К похвале помещиков того времени я должен сказать, что, несмотря на невысокий образовательный уровень, они заботливо относились к воспитанию детей, - преимущественно, впрочем, сыновей, - и делали все, что было в силах, чтобы дать им порядочное образование. Даже самые бедные все усилия напрягали, чтобы достичь благоприятного результата в этом смысле. Недоедали куска, в лишнем платье домочадцам отказывали, хлопотали, кланялись, обивали у сильных мира пороги… Разумеется, все взоры были обращены на казенные заведения и на казенный кошель, и потому кадетские корпуса все еще продолжали стоять на первом плане (туда легче было на казенный счет поступить); но как только мало мальски позволяли средства, так уже мечтался университет, предшествуемый гимназическим курсом. И надо сказать правду: молодежь, пришедшая на смену старым недорослям и прапорам, оказалась несколько иною. К сожалению, помещичьи дочери играли в этих воспитательных заботах крайне второстепенную роль, так что даже и вопроса о сколько нибудь сносном женском образовании не возникало. Женских гимназий не существовало, а институтов было мало, и доступ в них сопрягался с немаловажными затруднениями. Но главное все таки, повторяю, самой потребности в женском образовании не чувствовалось.

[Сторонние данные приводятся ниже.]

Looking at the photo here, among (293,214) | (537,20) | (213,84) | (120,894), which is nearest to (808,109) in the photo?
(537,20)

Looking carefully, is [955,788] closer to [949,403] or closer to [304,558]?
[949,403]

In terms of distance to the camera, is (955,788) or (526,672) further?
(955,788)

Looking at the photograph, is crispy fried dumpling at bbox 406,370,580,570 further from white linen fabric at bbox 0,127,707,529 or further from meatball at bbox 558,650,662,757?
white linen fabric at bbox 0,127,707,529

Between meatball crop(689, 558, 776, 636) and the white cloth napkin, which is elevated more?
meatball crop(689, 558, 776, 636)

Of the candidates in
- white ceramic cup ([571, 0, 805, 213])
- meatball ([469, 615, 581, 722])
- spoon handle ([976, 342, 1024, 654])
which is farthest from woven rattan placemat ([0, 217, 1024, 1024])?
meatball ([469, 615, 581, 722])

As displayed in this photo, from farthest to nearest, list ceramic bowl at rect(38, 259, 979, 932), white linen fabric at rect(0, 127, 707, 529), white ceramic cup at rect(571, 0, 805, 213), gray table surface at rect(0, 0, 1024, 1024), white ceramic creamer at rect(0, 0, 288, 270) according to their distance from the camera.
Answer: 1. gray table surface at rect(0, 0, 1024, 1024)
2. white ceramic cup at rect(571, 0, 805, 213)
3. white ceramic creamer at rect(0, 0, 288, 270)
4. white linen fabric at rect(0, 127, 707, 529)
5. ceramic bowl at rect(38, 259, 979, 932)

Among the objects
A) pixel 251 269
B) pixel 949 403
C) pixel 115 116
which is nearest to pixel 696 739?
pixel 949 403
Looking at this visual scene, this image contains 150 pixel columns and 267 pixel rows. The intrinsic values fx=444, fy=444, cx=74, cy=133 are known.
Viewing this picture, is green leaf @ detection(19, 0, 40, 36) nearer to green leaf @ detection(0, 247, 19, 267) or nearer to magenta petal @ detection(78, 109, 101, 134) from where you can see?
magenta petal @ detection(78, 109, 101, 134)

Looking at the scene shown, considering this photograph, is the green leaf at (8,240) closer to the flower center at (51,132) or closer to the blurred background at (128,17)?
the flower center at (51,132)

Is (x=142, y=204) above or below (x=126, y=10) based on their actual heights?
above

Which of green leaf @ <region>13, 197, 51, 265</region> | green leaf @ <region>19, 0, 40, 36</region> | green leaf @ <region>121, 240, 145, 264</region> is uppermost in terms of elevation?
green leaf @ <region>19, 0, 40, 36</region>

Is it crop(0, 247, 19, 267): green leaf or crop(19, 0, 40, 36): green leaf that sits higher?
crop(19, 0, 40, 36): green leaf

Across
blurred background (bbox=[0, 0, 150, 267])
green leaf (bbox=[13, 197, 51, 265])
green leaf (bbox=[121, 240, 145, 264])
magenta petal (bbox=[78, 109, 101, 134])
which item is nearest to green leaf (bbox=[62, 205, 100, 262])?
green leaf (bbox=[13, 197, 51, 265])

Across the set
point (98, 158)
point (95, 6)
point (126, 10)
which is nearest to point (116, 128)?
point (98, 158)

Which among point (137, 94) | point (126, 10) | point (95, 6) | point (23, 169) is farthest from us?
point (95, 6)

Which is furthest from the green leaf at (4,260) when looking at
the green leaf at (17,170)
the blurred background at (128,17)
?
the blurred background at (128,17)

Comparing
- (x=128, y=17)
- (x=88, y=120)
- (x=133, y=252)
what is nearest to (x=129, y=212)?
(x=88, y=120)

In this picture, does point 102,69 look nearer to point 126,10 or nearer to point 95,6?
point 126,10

Что касается до нравственного смысла помещичьей среды нашей местности в описываемое время, то отношения ее к этому вопросу ближе всего можно назвать страдательными. Атмосфера крепостного права, тяготевшая над нею, была настолько въедчива, что отдельные индивидуумы утопали в ней, утрачивая личные признаки, на основании которых можно было бы произнести над ними правильный суд. Рамки были для всех одинаково обязательные, а в этих общих рамках обязательно же вырисовывались контуры личностей, почти ничем не отличавшихся одна от другой. Разумеется, можно было бы указать на подробности, но они зависели от случайно сложившейся обстановки и притом носили родственные черты, на основании которых можно было легко добраться до общего источника. Впрочем, из всей настоящей хроники довольно явственно выступает неприглядная сторона нравственного состояния тогдашнего культурного общества, и потому я не имею надобности возвращаться к этому предмету. Прибавлю одно: крайне возмутительным фактом являлась гаремная жизнь и вообще неопрятные взгляды на взаимные отношения полов. Язва эта была достаточно таки распространена и нередко служила поводом для трагических развязок.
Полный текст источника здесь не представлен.